Overall, Boggs' work has mainly focused on determining how environmental variation affects individuals, populations, and species interactions.

==Honors and awards==
Boggs became a fellow of the California Academy of Sciences in 2000 and the American Association for the Advancement of Science in 2001. She also served as the Stanford Friends University fellow in Undergraduate Education (2010–2012). In 2012, Boggs was awarded the Lloyd W. Dinkelspiel Award for Distinctive Contributions to Undergraduate Teaching at Stanford University.

==Personal life==
For decades, Boggs and her husband, the accomplished evolutionary biologist Ward Watt, took research students nearly every summer to the Rocky Mountain Biological Laboratory in Gothic, CO until his death in 2024.

==Selected publications==
===Books===
- Boggs, C. L.; Watt, W. B. & Ehrlich, P. R., eds. (2003).
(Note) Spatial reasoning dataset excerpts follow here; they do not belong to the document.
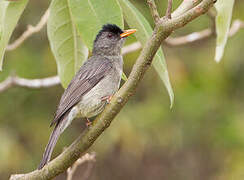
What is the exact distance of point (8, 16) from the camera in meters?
2.68

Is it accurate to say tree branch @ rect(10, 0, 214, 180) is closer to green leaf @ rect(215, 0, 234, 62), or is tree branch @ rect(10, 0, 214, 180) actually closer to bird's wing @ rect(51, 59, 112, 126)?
green leaf @ rect(215, 0, 234, 62)

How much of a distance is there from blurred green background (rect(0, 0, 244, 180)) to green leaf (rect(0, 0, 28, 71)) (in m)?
3.71

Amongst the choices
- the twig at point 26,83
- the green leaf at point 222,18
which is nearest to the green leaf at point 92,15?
the green leaf at point 222,18

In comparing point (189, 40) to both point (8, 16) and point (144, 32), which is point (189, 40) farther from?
point (8, 16)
Butterflies: Ecology and Evolution Taking Flight. University of Chicago Press. 736 pp.

===Selected papers===
- Boggs, C. L. & Gilbert, L. E. (1979). "Male contribution to egg production in butterflies: Evidence for transfer of nutrients at mating". Science. 206: 83–84.
- McLaughlin, J. F.; Hellmann, J.; Boggs, C. L. & Ehrlich, P. R. (2002). "Climate change hastens population extinctions". Proceedings of the National Academy of Sciences of the United States of America. 99: 6070–6074.
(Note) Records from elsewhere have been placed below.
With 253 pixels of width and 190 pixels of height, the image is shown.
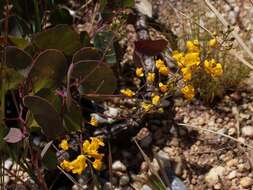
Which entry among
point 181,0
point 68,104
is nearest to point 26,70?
point 68,104

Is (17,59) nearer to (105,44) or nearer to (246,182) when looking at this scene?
(105,44)

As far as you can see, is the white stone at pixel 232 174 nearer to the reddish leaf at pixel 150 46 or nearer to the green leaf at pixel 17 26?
the reddish leaf at pixel 150 46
- Fleishman, E.; Ray, C.; Sjögren-Gulve, P.; Boggs, C. L. & Murphy, D. D. (2002). "Assessing the relative roles of patch quality, area, and isolation in predicting metapopulation dynamics". Conservation Biology. 16: 706–716.
- Morris, W. F.; Pfister, C. A.; Tuljapurkar, S.; Haridas, C. V.; Boggs, C. L.; Boyce, M. S.; Bruna, E. M.; Church, D. R.; Coulson, T.; Doak, D. F.; Forsyth, S.; Gaillard, J-M.; Horvitz, C. C.; Kalisz, S.; Kendall, B. E.; Knight, T. M.; Lee, C. T. & Menges, E. S. (2008). "Longevity can buffer plant and animal populations against changing climatic uncertainty". Ecology. 89: 19–25.
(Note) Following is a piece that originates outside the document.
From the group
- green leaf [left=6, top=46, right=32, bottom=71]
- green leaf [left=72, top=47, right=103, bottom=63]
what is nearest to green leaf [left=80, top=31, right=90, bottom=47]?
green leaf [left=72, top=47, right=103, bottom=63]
- Chan, K. M. A.; Pringle, R. M.; Ranganathan, J.; Boggs, C. L.; Chan, Y. E.; Ehrlich, P. R.; Haff, P.; Heller, N. E.; Al-Khafaji, K. & MacMynowski, D. (2007). "When Agendas Collide: Human Welfare and Biological Conservation". Conservation Biology. 21: 59–68.
- Boggs, C. L. (1990). "A general model of the role of male-donated nutrients in female insects' reproduction". American Naturalist. 136: 598–617.
- Boggs, C. L. & Ross, C. L. (1993). "The effect of adult food limitation on life history traits in Speyeria mormonia (Lepidoptera: Nymphalidae)". Ecology. 74: 433–441.
- Boggs, C. L. (1981). "Nutritional and life history determinants of resource allocation in holometabolous insects". American Naturalist. 117: 692–709.
- Dunlap-Pianka, H.; Boggs, C. L. & Gilbert, L. E. (1977). "Ovarian dynamics in heliconiine butterflies: Programmed senescence versus eternal youth". Science. 197: 487–490.